Asian Air Pollution Could Be Behind the Halt in Rising Global Temperatures

• Clay Dillow via PopSci.com

Coal-derived emissions pouring from smokestacks across Asia are--perhaps counterintuitively--responsible for a pause in global warming in the decade following 1998, but that’s no real reason to celebrate. The halt in rising temperatures is a result of the large amounts of sulfur in those emissions, which can have a cooling effect on the planet. But the huge spike in greenhouse gas emissions is still very real, and over time its delayed impacts will be realized when emerging countries rein in pollution.

At least, that’s the latest on the global warming front via a paper released Monday by researchers at several universities, including Boston and Harvard Universities in the States and Finland’s University of Turku. The halt in rising global temps from 1998 to 2008 is something of a mirage, the researchers say, and the effects of all that carbon that went into the air alongside the sulfur will become apparent in the long term.

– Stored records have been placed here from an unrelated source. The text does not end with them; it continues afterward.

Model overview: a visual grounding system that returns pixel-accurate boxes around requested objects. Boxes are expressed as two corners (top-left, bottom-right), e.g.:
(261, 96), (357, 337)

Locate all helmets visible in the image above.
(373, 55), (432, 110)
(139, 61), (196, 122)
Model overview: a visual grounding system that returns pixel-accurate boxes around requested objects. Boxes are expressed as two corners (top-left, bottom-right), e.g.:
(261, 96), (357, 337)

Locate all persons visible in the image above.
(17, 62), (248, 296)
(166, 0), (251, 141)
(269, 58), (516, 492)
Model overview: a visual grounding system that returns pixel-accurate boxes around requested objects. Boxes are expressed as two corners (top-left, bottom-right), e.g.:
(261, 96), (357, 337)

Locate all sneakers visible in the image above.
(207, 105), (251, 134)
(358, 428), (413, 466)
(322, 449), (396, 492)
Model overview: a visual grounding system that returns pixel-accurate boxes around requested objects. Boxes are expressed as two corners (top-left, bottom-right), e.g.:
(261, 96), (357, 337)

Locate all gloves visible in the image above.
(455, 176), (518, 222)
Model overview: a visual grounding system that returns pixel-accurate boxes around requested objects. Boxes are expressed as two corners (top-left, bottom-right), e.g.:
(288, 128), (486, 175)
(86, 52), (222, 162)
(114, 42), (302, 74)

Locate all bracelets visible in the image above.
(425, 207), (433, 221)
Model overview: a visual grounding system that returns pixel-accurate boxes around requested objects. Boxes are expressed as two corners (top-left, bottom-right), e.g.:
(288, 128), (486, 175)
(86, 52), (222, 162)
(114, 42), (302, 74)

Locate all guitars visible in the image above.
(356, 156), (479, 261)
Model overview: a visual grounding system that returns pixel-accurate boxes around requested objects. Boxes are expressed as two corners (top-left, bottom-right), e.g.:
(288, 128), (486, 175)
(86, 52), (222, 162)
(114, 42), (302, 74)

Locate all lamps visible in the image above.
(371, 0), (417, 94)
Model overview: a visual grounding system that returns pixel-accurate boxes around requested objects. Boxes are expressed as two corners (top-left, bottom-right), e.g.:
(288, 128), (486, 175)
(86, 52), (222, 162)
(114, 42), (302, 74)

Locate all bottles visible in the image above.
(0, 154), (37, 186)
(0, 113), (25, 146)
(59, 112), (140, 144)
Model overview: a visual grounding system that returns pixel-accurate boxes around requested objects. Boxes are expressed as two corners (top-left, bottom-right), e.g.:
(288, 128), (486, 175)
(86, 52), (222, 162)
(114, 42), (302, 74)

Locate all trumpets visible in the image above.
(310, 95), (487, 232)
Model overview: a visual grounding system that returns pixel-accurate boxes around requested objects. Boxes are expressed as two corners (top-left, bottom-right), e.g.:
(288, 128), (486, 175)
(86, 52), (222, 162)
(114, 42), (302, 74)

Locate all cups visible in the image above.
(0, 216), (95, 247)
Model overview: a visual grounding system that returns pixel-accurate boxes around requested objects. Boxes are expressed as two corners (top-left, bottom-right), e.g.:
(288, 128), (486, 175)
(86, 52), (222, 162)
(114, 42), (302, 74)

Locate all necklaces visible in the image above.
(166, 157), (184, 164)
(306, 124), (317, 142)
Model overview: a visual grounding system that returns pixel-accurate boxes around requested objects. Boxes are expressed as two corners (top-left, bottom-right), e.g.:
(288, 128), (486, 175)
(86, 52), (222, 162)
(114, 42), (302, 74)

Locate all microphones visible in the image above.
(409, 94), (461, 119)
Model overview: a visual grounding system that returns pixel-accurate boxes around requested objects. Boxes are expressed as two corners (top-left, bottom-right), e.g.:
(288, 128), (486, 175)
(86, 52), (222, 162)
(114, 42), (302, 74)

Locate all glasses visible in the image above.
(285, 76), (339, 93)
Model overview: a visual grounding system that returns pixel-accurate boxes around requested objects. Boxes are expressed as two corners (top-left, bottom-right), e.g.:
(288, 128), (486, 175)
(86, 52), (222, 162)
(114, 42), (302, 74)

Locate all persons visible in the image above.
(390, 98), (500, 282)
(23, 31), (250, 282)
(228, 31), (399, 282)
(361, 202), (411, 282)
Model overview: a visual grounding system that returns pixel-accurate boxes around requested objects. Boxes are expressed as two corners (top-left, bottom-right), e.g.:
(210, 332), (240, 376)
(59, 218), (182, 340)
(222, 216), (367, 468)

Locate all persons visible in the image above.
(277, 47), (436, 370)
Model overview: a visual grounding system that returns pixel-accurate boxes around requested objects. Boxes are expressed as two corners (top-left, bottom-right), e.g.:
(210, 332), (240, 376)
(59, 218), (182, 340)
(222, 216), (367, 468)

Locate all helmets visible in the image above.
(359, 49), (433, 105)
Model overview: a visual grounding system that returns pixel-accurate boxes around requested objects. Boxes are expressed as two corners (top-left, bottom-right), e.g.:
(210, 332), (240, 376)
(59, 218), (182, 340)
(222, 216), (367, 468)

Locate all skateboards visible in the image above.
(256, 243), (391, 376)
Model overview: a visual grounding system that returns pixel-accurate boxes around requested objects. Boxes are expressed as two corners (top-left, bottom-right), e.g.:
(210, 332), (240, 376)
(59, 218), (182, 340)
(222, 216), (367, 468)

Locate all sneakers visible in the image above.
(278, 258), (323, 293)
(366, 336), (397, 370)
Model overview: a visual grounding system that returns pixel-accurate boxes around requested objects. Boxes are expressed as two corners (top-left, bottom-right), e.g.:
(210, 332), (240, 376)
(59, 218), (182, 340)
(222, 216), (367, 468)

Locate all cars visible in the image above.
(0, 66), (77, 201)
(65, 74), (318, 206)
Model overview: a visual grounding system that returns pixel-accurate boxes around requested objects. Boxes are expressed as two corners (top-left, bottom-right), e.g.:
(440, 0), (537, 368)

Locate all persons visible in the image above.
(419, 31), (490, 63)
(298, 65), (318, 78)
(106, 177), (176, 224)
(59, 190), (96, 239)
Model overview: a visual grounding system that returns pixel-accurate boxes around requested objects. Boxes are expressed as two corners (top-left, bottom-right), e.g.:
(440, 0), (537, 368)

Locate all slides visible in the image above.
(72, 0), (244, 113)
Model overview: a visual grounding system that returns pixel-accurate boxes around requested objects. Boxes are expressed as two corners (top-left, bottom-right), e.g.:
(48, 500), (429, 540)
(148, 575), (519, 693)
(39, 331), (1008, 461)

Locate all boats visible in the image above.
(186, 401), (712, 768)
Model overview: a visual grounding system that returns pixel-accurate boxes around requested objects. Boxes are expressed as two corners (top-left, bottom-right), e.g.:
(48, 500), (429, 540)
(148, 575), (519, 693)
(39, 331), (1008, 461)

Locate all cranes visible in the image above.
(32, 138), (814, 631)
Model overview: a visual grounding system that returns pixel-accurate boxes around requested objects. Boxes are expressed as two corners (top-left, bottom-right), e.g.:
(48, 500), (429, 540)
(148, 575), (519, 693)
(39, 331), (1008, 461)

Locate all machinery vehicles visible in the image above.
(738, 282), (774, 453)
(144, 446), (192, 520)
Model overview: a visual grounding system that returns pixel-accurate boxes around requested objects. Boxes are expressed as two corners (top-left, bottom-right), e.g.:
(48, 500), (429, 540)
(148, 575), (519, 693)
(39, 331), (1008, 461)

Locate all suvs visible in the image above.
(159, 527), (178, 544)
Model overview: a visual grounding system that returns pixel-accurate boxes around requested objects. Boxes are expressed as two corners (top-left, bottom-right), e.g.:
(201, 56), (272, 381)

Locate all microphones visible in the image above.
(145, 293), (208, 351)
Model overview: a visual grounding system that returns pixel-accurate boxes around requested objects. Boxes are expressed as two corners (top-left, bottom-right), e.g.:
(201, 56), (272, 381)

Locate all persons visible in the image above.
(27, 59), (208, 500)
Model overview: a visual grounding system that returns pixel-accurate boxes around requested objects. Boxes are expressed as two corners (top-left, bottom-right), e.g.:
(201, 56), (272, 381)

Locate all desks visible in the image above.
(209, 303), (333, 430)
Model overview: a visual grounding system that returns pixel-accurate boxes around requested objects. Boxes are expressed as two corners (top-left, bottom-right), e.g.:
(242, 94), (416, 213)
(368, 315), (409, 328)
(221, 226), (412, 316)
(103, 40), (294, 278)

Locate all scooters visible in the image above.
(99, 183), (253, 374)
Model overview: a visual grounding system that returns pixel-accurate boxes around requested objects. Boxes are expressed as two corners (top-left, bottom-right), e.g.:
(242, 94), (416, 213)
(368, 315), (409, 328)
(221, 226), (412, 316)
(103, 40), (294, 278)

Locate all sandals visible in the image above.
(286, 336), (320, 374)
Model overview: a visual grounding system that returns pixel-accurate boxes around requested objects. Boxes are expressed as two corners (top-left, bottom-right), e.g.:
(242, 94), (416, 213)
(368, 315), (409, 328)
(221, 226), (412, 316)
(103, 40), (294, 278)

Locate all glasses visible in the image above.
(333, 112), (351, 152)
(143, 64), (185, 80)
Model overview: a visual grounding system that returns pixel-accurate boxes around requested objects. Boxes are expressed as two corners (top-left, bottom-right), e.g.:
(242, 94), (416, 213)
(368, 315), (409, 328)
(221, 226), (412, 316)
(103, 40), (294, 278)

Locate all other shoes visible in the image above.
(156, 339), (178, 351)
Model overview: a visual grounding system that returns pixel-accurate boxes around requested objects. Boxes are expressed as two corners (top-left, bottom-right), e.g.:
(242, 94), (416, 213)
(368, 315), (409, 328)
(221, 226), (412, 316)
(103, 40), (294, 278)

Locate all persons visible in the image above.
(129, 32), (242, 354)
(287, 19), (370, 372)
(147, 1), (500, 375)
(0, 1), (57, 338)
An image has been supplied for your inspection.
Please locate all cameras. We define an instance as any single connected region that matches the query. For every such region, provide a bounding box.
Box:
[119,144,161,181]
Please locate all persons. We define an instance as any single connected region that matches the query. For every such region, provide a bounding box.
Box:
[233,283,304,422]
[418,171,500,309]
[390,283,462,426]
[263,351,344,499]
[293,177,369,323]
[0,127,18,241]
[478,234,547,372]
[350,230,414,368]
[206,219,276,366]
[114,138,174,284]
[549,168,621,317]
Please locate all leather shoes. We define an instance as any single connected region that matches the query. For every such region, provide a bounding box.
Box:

The paper, if taken as truth, ties up a loose end for those who believe global warming is a man-made phenomenon. From 1998 to 2008, global temperatures were flat even as the developing world spewed tons upon tons of carbon emissions into the atmosphere, increasing global carbon dioxide emissions from burning fossil fuels by at third. Some called this evidence that global temperatures and carbon emissions aren’t as directly linked as some might like to think.